Some how that might not work out to well for you.

porcupine kate

Quote from: thinkliberty on December 13, 2009, 01:43 PM NHFT
In other words:

Those people that believe people need to "work inside the system" need to change the law before they can get laid.

The anarchist and civil disobedience crowd can still get laid.   >:D

How will this stop the thugs from using this law or any one of their laws against you.
Just because you want out of the system doesn't mean the government will let you.(I wish it was that easy.)
The system isn't just going to let you go in peace and unharmed.

Jim Johnson

Quote from: porcupine kate on December 13, 2009, 07:02 PM NHFT
Quote from: Tom Sawyer on December 13, 2009, 06:04 PM NHFT
Well I think I might have found the Civil Disobedience for me... but honey, it's my sacrifice for FREEDOM!
:P

Some how that might not work out to well for you.

Kat helped Mike Fisher with his Civil Disobedience... just say'n...

thinkliberty

Quote from: porcupine kate on December 13, 2009, 07:08 PM NHFT
How will this stop the thugs from using this law or any one of their laws against you.
Just because you want out of the system doesn't mean the government will let you.(I wish it was that easy.)
The system isn't just going to let you go in peace and unharmed.

Thugs don't care about the law, they'll use the law against you if they can, if they can't they'll make something up. -- They are thugs.

Just because you want to work in the system doesn't mean the government will let you. (I wish working with thugs was that easy.)

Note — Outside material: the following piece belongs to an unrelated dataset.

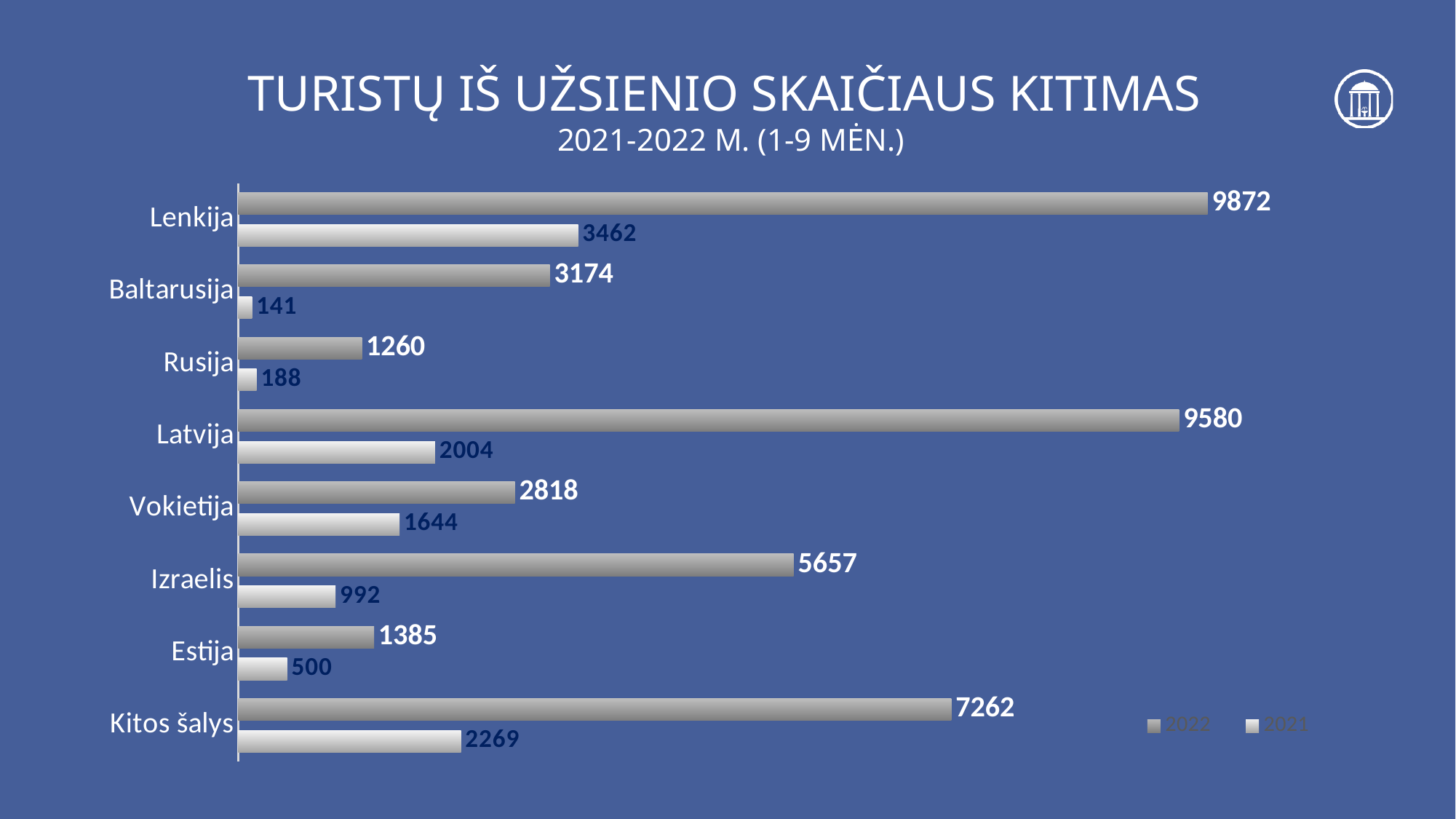
Which category has the highest 2022 value? Lenkija What is the 2021 value for Baltarusija? 141 What is the title of the chart? TURISTŲ IŠ UŽSIENIO SKAIČIAUS KITIMAS 2021-2022 M. (1-9 MĖN.) How many series does the legend list? 2 What is the difference between the 2022 and 2021 values for Izraelis? 4665 What is the 2021 value for Latvija? 2004 How many categories are shown on the chart? 8 What kind of chart is shown on the slide? Bar chart What is the 2022 value for Kitos šalys? 7262 Which category has the lowest 2021 value? Baltarusija What is the 2022 value for Lenkija? 9872 Which is larger: the 2022 value for Vokietija or the 2022 value for Baltarusija? Baltarusija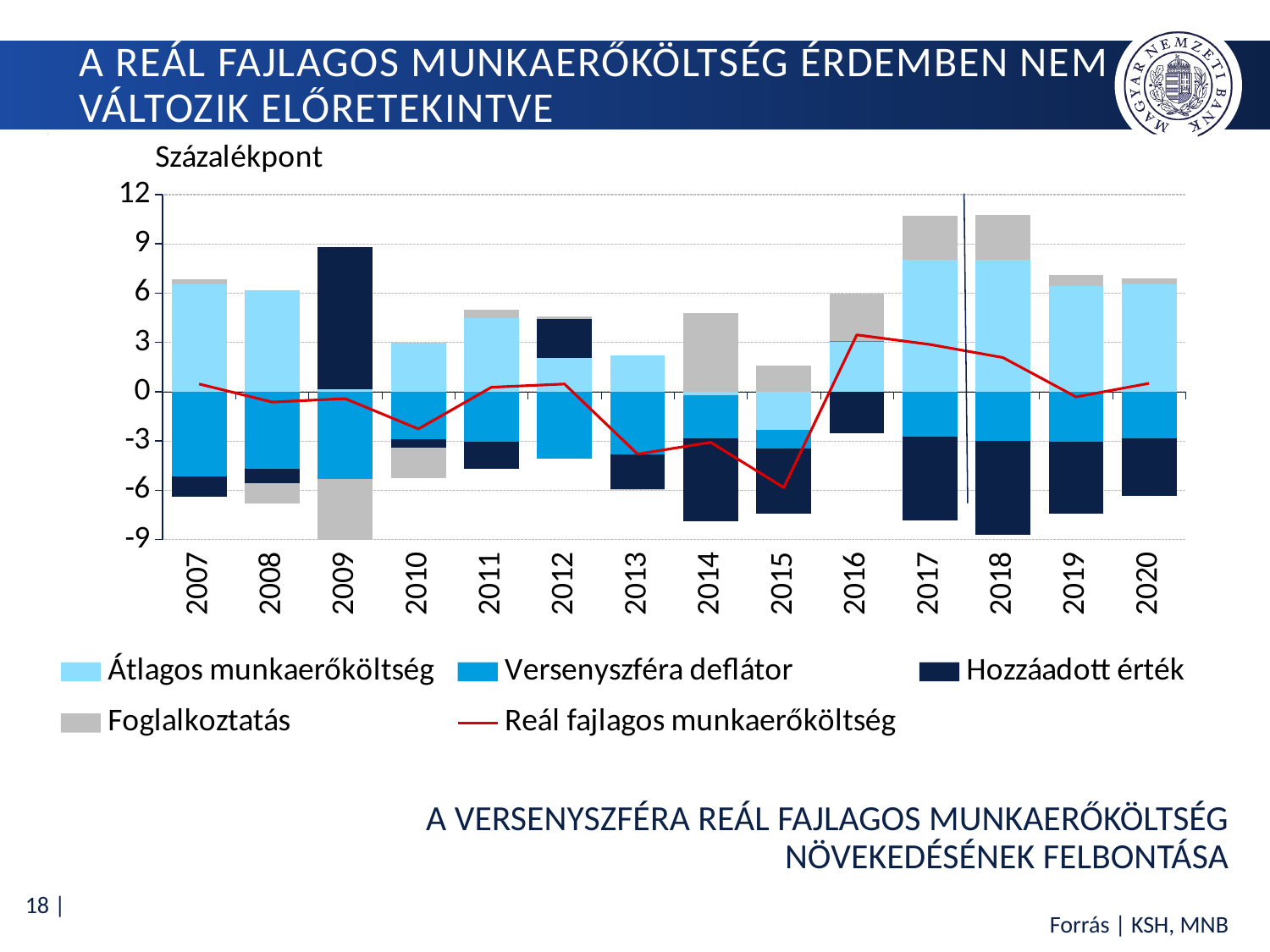
How many series does the chart legend list? 5 Which series is drawn as a red line in the chart? Reál fajlagos munkaerőköltség Does the Reál fajlagos munkaerőköltség line rise or fall from 2013 to 2015? fall Is the Átlagos munkaerőköltség bar segment in 2017 greater or less than 6? greater Which year has the larger Átlagos munkaerőköltség bar segment, 2013 or 2017? 2017 Is the value of the Reál fajlagos munkaerőköltség line in 2016 greater or less than 0? greater Is the Hozzáadott érték bar segment in 2009 greater or less than 6? greater In which year is the Reál fajlagos munkaerőköltség line at its lowest? 2015 How many years are shown on the x axis of the chart? 14 What kind of chart is shown on the slide? A stacked bar chart with a line What unit is shown above the y axis of the chart? Százalékpont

Your system isn't just going to let you go in peace and unharmed, but you'll continue to support it and work with in it for reasons that I do not understand. 

Julius Ray Hoffman


the ban is UNCONSTITUTIONAL!

If somebody were chared with adultery, it would be thrown out in court. That's why nobody is charged.

A very similar issue arose last year with the production of PORN:

http://randazza.wordpress.com/2008/12/10/porn-production-protected-in-the-live-free-or-die-state/

Now that I've posted this, please... don't get your little libertarian minds going and start thinking about starting a porn business! I'm moving to NH, and am going to be doing this, and you ought to give me first crack (hehe) at your New England hotties first!


K. Darien Freeheart

The perfect chance to get some poly Civil Disobedience going... w00t!

porcupine kate

Quote from: Jim Johnson on December 13, 2009, 07:26 PM NHFT
Quote from: porcupine kate on December 13, 2009, 07:02 PM NHFT
Quote from: Tom Sawyer on December 13, 2009, 06:04 PM NHFT
Well I think I might have found the Civil Disobedience for me... but honey, it's my sacrifice for FREEDOM!
:P

Some how that might not work out to well for you.

Kat helped Mike Fisher with his Civil Disobedience... just say'n...

OK.
I won't stop anyone.   
I may choose not to talk to you if you a break your contract to do it.

I don't want to see the Ridley report on it either.   :Bolt:

K. Darien Freeheart

There are undercurrents in this thread I don't get. And I feel bad for WANTING to get, but I still do.